Below are the entries; count how many lines contain the word "event" and reply with that number alone.

* * *

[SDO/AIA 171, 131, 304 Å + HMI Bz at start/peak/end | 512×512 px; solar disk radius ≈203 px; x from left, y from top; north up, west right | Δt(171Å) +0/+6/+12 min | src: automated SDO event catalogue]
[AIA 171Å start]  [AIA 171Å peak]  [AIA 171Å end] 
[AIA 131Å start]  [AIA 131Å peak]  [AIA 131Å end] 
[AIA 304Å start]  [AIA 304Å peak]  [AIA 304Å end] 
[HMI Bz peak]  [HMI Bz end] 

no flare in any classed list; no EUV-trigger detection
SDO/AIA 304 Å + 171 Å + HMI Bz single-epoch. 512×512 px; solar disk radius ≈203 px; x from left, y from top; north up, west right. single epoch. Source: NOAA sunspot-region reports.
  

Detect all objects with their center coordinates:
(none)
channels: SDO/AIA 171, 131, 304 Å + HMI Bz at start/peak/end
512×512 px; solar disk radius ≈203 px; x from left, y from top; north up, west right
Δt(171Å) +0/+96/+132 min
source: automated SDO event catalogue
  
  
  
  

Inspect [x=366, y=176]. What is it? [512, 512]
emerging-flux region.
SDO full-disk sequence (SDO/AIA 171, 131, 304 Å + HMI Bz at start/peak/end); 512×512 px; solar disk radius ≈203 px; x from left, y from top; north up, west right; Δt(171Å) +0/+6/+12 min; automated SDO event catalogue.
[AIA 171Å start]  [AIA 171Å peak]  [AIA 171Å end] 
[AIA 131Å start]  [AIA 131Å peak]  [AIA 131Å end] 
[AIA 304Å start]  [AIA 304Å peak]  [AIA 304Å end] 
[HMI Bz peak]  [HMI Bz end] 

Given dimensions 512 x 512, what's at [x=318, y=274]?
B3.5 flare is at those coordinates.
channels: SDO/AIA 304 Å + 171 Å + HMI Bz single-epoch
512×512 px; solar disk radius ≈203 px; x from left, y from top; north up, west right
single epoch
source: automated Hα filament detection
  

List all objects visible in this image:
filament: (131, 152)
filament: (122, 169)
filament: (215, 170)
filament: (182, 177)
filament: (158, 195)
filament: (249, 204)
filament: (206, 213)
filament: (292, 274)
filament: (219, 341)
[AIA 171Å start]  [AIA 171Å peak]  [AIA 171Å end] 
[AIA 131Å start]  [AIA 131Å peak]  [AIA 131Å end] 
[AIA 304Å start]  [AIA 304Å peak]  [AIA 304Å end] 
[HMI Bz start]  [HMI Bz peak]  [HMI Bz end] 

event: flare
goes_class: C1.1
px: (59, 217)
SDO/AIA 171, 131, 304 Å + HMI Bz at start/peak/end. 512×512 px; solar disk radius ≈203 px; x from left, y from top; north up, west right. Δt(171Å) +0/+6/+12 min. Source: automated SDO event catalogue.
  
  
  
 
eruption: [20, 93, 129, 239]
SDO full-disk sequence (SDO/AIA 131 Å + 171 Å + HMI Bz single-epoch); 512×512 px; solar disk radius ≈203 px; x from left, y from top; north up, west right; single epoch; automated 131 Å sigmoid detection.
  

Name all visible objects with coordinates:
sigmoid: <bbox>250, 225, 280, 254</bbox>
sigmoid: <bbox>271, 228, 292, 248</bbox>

* * *

> **YOUR SOLUTION**
5